▸ **Provided text**
--- START ---
PA 251 begins at the Ohio state line in South Beaver Township, where the road continues west into Ohio as SR 154. From the state line, the route heads southeast on two-lane undivided Blackhawk Road, passing through forested areas with a few fields. PA 251 intersects PA 168 and continues east through more rural areas. Farther east, residential development near the road increases and it enters Chippewa Township, heading east-northeast. In this area, the route passes to the south of Beaver County Airport before it makes a turn southeast onto Darlington Road. PA 251 enters commercial areas, turning north onto Shenango Road and intersecting PA 51. Past this intersection, the route passes more development, turning east onto Oakville Road. Here, the road passes through wooded areas of homes, coming to a bridge over I-376. From this point, PA 251 becomes 37th Street Extension and passes more residences, entering the borough of West Mayfield. The road continues east through residential portions of the borough and enters commercial areas. Upon passing over Norfolk Southern's Fort Wayne Line, the route crosses into the city of Beaver Falls and becomes 37th Street, heading through residential and business areas before ending at PA 18.
--- END ---
▸ **Written exercise A**
Copy the records word for word from their first line through the line containing "164H75V176H82L88 189H100V195H132V189H151L163 176L170", including both of those lines.

Entries taken from a collection:
--- START ---
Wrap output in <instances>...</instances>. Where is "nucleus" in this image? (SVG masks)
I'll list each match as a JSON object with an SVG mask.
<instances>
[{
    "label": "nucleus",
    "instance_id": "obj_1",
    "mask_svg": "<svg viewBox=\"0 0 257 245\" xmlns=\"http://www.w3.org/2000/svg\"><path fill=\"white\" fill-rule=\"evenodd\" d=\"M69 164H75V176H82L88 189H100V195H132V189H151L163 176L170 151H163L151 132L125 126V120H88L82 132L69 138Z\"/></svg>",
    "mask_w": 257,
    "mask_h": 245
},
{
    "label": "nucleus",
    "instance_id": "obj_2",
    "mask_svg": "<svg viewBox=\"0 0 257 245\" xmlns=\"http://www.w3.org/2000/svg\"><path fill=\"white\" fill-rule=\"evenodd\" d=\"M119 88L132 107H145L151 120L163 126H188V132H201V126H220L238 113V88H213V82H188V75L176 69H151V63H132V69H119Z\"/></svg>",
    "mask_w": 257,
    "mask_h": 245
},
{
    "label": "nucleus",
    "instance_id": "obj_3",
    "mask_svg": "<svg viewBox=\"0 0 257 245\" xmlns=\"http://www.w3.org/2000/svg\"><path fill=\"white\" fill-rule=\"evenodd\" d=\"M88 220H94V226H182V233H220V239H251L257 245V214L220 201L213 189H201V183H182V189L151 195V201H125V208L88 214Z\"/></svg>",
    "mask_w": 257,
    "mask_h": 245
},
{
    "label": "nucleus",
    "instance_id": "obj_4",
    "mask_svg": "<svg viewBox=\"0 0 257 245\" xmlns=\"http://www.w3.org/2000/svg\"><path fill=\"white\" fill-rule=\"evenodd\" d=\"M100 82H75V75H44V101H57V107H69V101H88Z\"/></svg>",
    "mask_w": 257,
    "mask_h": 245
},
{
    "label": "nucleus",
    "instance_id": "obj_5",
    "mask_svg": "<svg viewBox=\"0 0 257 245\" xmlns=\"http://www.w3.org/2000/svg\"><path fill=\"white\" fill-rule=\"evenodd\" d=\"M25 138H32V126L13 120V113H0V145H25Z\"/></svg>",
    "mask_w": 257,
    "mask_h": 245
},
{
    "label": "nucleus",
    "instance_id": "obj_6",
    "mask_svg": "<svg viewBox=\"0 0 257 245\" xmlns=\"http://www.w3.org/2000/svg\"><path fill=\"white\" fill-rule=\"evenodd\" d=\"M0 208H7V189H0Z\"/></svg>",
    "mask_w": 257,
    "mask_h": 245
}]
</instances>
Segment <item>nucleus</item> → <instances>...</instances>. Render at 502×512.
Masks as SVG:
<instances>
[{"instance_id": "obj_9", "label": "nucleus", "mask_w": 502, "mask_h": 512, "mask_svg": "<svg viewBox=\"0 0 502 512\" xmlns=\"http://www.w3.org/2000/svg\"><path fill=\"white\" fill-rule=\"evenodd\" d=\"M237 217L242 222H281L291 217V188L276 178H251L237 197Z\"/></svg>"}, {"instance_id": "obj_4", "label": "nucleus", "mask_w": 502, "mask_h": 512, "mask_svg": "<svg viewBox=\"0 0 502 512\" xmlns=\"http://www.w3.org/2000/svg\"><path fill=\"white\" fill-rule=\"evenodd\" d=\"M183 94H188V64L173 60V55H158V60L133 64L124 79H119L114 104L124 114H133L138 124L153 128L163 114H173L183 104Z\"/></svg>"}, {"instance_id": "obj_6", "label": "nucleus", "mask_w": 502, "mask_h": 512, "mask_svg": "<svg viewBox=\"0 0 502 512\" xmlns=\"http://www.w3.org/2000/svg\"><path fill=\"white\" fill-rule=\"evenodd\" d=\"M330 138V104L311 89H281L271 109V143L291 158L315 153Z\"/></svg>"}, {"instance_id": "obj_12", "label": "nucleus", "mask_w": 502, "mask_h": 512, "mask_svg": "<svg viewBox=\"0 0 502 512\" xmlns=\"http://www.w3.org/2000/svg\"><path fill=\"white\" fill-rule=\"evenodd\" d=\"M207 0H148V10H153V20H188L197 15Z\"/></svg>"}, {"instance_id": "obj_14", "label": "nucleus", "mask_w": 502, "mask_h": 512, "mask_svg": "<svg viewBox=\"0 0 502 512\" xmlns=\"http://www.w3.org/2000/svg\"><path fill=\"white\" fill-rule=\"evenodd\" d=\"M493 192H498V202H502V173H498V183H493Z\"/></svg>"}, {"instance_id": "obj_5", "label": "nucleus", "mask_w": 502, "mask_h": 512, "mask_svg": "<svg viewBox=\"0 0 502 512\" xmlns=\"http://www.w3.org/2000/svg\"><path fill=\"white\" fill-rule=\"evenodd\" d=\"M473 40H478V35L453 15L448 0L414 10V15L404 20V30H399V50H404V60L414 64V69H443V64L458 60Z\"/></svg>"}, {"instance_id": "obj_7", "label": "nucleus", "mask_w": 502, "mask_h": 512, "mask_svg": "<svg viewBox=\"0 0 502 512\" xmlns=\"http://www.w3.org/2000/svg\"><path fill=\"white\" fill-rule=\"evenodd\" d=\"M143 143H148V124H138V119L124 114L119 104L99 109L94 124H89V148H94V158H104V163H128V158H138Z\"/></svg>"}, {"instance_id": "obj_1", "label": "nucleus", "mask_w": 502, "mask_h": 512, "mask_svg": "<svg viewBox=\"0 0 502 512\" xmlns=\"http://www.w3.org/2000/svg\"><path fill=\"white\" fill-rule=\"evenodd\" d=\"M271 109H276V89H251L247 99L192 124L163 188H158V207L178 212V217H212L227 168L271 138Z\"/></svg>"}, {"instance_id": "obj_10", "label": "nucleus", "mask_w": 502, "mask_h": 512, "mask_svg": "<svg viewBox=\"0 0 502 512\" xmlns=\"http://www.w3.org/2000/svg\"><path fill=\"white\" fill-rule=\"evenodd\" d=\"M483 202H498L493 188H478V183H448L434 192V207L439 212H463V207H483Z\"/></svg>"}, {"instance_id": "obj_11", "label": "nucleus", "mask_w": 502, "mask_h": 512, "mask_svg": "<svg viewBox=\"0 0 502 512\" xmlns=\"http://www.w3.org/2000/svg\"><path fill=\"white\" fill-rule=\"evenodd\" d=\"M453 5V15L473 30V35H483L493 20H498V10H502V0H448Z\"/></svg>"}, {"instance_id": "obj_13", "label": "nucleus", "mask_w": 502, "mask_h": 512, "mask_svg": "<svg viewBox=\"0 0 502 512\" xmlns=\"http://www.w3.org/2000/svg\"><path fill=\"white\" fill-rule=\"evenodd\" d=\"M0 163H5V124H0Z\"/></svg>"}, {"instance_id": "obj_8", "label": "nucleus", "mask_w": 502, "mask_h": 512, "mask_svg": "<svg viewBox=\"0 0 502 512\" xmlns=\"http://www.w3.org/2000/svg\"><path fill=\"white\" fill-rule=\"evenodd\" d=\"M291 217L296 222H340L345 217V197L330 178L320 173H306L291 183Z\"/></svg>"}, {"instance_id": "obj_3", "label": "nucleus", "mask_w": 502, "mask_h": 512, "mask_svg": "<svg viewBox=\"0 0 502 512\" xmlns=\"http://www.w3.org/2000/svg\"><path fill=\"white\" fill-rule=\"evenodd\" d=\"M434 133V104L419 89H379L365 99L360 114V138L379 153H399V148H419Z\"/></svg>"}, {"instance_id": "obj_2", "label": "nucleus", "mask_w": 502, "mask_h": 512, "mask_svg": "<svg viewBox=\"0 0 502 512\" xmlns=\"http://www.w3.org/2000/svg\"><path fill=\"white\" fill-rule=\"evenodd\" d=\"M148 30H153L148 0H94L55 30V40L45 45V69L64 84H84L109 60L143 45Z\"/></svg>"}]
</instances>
--- END ---
▸ **Written exercise B**
According to the road description, which route does PA 251 end at in Beaver Falls?

▸ **Written solution A**
Wrap output in <instances>...</instances>. Where is "nucleus" in this image? (SVG masks)
I'll list each match as a JSON object with an SVG mask.
<instances>
[{
    "label": "nucleus",
    "instance_id": "obj_1",
    "mask_svg": "<svg viewBox=\"0 0 257 245\" xmlns=\"http://www.w3.org/2000/svg\"><path fill=\"white\" fill-rule=\"evenodd\" d=\"M69 164H75V176H82L88 189H100V195H132V189H151L163 176L170 151H163L151 132L125 126V120H88L82 132L69 138Z\"/></svg>",

▸ **Written solution B**
PA 18